*Problem statement*:
Identify all lines of the data containing the string "text" and copy them.
[Record set Boundary: Start]
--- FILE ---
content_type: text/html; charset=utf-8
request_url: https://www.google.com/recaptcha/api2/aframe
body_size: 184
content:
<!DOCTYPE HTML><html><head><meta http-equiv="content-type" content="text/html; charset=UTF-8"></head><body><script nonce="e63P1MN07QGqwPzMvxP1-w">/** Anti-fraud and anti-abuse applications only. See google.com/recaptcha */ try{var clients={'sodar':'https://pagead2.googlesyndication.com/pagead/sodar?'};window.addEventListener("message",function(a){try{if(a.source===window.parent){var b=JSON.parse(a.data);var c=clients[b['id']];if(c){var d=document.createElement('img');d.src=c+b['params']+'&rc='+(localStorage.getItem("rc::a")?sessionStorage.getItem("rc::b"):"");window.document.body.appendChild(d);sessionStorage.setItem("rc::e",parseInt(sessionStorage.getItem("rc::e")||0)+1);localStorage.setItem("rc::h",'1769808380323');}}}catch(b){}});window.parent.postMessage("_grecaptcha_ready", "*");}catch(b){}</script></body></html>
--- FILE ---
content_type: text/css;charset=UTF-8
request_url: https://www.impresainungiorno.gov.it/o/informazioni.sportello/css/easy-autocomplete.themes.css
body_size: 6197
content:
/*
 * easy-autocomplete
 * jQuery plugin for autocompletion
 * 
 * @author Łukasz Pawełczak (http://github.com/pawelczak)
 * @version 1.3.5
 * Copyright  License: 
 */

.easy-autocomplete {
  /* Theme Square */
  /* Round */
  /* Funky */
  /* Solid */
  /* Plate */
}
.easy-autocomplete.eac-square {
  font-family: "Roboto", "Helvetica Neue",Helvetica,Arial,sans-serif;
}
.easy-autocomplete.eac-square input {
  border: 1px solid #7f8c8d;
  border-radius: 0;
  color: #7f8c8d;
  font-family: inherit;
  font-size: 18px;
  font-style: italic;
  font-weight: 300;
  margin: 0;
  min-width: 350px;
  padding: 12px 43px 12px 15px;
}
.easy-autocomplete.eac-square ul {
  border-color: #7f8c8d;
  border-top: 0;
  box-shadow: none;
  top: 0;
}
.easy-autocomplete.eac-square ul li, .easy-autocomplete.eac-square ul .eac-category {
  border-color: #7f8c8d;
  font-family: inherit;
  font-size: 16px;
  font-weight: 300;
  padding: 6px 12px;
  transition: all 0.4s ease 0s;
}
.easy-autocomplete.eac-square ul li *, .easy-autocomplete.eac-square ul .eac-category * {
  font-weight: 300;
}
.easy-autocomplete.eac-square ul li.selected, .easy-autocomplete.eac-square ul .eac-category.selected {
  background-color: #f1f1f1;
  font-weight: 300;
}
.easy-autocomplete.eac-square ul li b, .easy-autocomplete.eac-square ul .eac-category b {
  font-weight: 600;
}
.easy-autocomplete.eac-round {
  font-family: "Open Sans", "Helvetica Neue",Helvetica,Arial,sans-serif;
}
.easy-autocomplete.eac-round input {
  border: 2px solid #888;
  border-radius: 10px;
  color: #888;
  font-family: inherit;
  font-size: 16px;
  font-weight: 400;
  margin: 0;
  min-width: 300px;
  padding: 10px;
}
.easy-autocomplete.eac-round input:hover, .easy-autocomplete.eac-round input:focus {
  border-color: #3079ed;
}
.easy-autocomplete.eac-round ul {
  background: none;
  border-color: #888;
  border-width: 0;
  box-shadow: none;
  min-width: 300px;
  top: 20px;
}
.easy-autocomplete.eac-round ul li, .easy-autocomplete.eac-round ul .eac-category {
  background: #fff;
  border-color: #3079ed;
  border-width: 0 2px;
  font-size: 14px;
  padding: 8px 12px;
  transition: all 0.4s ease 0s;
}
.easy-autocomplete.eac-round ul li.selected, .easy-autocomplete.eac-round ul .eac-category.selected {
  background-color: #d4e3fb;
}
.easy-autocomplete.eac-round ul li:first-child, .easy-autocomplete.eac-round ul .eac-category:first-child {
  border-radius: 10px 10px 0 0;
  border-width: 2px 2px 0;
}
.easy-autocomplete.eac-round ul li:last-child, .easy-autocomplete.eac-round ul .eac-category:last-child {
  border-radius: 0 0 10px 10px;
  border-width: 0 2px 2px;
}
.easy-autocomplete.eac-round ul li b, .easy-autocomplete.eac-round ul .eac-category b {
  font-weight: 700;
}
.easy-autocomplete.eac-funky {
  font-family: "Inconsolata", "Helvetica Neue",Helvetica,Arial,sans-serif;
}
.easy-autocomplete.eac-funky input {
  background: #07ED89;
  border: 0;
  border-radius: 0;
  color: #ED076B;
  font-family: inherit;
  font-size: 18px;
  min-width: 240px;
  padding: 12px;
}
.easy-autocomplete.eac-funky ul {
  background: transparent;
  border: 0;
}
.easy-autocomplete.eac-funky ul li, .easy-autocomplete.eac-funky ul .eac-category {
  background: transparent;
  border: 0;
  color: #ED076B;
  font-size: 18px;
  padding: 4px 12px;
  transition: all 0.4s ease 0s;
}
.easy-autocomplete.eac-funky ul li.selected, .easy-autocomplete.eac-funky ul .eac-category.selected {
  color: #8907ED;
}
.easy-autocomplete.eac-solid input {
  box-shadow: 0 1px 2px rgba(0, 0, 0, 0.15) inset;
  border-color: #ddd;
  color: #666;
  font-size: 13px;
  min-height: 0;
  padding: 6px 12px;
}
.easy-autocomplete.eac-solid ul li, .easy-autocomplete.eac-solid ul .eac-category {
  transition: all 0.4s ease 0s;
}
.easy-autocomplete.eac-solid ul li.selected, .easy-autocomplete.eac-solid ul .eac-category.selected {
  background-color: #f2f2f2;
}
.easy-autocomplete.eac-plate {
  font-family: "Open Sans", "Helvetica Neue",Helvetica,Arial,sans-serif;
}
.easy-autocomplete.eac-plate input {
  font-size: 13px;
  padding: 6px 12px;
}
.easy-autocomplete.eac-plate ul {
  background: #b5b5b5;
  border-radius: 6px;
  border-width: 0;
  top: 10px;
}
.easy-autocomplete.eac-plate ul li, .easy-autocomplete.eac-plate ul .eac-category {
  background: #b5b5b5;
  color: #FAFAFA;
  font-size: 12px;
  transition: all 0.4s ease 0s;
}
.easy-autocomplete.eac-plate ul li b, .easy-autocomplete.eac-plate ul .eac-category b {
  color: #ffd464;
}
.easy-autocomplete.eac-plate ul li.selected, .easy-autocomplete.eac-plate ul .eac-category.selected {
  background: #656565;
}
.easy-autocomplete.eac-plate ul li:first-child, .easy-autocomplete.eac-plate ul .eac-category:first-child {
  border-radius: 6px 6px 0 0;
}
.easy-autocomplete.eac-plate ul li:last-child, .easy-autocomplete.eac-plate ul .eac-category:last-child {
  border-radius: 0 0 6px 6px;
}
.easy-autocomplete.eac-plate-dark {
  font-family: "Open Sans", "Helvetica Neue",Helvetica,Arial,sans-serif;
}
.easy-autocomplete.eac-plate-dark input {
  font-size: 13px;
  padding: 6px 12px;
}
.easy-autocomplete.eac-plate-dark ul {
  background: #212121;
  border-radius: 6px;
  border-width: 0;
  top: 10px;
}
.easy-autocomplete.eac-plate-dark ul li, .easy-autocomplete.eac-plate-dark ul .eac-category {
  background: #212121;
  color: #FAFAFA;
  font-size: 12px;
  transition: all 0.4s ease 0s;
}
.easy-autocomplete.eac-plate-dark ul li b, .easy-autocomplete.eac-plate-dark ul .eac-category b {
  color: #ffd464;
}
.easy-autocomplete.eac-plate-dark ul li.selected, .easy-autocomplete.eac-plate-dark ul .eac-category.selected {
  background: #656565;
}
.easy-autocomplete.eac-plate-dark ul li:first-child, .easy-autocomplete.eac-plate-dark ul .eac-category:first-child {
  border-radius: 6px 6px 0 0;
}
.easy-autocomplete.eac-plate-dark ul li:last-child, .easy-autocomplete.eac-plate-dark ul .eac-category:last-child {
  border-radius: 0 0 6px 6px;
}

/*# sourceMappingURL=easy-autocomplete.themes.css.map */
[Record set Boundary: End]
*Response below*:
content_type: text/html; charset=utf-8
<!DOCTYPE HTML><html><head><meta http-equiv="content-type" content="text/html; charset=UTF-8"></head><body><script nonce="e63P1MN07QGqwPzMvxP1-w">/** Anti-fraud and anti-abuse applications only. See google.com/recaptcha */ try{var clients={'sodar':'https://pagead2.googlesyndication.com/pagead/sodar?'};window.addEventListener("message",function(a){try{if(a.source===window.parent){var b=JSON.parse(a.data);var c=clients[b['id']];if(c){var d=document.createElement('img');d.src=c+b['params']+'&rc='+(localStorage.getItem("rc::a")?sessionStorage.getItem("rc::b"):"");window.document.body.appendChild(d);sessionStorage.setItem("rc::e",parseInt(sessionStorage.getItem("rc::e")||0)+1);localStorage.setItem("rc::h",'1769808380323');}}}catch(b){}});window.parent.postMessage("_grecaptcha_ready", "*");}catch(b){}</script></body></html>
content_type: text/css;charset=UTF-8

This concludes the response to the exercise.